The executors and executrix therein named entered upon the discharge of their duties, when differences arose as to the proper construction of the will and the allowance of claims. These differences were submitted to the court, resulting in the decree appealed from. It will only be necessary to refer to the decree in so far as its provisions are affected by the appeal.

Certain allowances were made by the court, aggregating $1,610.60, which is charged against the executors and executrix individually and in equal proportion, after giving credit in the amounts paid by each. The court rej ected a claim for the allowance of $1,079.50, claimed to have been paid by the executors in defending an action brought by Anna Pilcher and Lillie Alexander, daughters of the deceased, against the other heirs, and including the parties herein, in which the plaintiffs, claiming as heirs of their mother, sought an accounting and partition as against the defendants. This action was decided adversely to the plaintiffs, the opinion and judgment of this court being found in Pilcher v. Lotzgesell, 57 Wash. 471, 107 Pac. 340. This order of disallowance is one of the errors suggested by the appeal, and will be hereafter referred to.

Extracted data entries
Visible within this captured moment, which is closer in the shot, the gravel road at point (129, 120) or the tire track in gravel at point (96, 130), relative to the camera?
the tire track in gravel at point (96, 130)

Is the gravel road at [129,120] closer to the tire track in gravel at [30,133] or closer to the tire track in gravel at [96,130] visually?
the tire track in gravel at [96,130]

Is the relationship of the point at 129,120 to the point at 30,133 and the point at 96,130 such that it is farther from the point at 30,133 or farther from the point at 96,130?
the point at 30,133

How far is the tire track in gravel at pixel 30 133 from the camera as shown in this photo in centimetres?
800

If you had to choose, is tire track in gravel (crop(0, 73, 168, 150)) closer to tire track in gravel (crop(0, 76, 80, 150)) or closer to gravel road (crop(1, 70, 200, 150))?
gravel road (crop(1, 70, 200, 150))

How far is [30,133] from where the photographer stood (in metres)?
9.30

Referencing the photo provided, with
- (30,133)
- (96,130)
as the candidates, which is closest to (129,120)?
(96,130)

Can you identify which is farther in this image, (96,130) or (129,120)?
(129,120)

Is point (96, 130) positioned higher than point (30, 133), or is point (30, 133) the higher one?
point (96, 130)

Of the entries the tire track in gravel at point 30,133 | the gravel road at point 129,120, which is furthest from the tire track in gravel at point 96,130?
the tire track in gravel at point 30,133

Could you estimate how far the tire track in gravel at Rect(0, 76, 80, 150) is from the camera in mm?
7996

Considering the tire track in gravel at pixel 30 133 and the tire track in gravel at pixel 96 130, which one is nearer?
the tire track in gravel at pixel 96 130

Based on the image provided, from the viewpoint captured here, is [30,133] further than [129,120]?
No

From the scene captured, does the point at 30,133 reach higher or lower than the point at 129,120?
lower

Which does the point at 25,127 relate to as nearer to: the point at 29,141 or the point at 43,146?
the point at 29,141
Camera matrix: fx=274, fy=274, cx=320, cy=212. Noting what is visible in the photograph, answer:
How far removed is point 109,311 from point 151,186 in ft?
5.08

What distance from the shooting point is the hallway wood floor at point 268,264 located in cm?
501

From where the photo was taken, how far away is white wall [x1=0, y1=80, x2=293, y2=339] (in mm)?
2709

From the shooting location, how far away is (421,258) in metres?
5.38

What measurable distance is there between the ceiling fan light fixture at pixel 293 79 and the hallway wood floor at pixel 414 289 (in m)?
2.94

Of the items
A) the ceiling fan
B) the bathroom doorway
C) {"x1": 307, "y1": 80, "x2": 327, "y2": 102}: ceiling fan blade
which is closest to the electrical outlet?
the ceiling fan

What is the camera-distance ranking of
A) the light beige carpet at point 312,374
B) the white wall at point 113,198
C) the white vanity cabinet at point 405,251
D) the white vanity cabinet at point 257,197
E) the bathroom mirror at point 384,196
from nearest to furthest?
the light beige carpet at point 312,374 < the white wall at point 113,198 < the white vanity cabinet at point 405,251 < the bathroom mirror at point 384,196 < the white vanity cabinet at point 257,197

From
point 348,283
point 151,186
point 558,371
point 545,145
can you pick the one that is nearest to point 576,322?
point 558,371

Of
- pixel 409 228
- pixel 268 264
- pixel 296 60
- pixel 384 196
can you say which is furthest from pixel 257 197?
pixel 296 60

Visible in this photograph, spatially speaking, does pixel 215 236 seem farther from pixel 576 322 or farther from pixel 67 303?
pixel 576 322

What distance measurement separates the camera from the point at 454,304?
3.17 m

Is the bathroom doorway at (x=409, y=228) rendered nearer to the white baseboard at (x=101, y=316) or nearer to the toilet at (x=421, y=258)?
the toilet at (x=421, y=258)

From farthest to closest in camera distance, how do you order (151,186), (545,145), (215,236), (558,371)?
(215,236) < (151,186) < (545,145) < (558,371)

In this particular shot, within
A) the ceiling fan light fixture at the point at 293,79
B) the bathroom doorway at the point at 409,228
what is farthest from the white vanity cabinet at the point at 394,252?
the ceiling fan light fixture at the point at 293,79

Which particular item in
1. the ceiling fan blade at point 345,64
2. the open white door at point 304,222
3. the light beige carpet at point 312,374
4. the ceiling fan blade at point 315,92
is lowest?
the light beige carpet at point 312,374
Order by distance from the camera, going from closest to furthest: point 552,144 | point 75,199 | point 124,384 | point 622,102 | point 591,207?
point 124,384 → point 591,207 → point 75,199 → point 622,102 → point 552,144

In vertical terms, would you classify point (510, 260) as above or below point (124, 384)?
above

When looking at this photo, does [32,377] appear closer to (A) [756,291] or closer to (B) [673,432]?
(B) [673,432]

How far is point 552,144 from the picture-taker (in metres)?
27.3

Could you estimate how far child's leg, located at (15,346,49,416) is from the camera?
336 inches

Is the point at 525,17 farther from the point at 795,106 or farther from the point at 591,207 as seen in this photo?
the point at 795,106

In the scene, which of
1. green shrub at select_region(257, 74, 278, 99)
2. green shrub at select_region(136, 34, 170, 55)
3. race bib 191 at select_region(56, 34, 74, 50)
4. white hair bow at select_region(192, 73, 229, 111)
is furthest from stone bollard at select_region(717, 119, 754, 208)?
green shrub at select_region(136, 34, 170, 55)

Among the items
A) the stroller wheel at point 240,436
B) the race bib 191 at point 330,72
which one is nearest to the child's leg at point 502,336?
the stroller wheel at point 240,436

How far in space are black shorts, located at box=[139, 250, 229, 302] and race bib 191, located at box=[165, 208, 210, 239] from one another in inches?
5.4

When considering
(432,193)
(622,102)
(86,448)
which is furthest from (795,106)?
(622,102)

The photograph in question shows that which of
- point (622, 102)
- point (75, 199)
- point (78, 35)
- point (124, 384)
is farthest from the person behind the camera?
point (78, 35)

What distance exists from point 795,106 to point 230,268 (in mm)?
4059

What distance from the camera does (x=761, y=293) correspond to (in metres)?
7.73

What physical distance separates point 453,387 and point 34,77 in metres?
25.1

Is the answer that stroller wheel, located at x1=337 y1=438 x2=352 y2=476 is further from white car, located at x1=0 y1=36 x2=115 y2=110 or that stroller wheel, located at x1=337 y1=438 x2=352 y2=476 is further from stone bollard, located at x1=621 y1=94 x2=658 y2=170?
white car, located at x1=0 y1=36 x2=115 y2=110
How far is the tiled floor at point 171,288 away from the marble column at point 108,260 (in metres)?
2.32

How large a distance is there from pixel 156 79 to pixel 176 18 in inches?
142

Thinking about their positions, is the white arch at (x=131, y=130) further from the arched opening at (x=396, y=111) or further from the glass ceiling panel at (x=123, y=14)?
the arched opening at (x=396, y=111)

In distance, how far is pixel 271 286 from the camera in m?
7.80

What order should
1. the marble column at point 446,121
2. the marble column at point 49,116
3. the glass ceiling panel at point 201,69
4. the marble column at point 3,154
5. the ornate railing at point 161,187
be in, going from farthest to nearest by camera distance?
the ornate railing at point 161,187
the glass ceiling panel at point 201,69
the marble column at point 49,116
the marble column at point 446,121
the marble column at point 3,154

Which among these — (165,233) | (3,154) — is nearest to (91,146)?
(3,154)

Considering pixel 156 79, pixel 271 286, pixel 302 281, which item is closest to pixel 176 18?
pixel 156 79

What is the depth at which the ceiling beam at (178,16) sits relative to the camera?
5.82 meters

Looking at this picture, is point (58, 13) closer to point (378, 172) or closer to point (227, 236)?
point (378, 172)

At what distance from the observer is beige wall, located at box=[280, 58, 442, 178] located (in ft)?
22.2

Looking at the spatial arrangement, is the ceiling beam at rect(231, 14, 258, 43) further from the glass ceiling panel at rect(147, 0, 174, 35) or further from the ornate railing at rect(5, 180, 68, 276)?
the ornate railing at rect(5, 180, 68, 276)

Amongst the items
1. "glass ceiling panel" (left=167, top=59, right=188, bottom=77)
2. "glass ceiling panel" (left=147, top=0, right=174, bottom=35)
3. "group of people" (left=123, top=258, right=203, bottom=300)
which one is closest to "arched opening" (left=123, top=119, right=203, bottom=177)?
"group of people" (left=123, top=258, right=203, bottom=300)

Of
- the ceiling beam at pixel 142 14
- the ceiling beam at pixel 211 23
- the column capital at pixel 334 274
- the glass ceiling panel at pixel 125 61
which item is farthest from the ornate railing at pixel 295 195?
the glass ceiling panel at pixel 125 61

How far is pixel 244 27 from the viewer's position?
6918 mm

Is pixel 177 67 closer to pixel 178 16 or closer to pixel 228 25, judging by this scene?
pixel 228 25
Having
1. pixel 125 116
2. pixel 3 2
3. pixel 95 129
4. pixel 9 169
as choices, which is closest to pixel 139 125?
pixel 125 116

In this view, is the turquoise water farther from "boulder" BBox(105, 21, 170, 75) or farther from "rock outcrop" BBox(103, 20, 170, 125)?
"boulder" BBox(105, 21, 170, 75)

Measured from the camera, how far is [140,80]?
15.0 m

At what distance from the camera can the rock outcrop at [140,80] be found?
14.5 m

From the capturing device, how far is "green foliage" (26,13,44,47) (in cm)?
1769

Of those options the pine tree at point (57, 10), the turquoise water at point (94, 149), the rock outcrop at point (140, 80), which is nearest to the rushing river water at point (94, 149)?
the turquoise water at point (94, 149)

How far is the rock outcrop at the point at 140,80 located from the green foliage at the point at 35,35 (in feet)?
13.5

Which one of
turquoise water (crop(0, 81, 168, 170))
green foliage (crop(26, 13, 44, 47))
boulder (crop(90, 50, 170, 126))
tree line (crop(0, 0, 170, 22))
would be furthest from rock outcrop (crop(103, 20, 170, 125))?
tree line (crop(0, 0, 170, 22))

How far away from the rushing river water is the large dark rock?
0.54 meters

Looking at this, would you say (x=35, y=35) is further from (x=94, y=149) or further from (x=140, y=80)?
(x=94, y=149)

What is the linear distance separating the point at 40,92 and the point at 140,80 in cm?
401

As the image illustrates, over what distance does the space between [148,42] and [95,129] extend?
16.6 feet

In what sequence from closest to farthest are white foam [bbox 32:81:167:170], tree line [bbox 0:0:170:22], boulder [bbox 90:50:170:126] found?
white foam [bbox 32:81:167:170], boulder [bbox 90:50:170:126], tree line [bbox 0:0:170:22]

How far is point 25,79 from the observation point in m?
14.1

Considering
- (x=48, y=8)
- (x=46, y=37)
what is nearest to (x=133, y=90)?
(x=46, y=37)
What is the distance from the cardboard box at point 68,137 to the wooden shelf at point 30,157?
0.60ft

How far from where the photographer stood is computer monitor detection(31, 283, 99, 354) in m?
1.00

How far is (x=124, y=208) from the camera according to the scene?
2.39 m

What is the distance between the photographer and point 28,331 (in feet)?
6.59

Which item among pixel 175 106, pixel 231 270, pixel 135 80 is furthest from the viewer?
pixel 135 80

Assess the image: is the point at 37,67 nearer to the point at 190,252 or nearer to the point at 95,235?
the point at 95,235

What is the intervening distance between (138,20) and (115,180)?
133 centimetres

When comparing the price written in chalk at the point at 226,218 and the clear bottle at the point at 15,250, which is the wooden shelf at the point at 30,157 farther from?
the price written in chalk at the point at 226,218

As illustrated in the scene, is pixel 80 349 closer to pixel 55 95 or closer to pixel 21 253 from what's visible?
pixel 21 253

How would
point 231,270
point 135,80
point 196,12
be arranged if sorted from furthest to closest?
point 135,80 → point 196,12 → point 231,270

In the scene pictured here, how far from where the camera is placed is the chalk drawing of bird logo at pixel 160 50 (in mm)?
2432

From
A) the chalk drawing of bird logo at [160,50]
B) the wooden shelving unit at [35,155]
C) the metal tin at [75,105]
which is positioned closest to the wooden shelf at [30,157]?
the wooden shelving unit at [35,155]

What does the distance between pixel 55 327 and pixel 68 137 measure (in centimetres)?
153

* Actions to take *
(1) In the probate appeal opinion, what total did the court's allowances come to?
(2) List every number that appears in the probate appeal opinion.
(3) Quote the probate appeal opinion word for word, starting at "The executors and executrix therein" and ending at "by the appeal.".

* Responses per task *
(1) $1,610.60

(2) $1,610.60, $1,079.50, 57, 471, 107, 340

(3)
The executors and executrix therein named entered upon the discharge of their duties, when differences arose as to the proper construction of the will and the allowance of claims. These differences were submitted to the court, resulting in the decree appealed from. It will only be necessary to refer to the decree in so far as its provisions are affected by the appeal.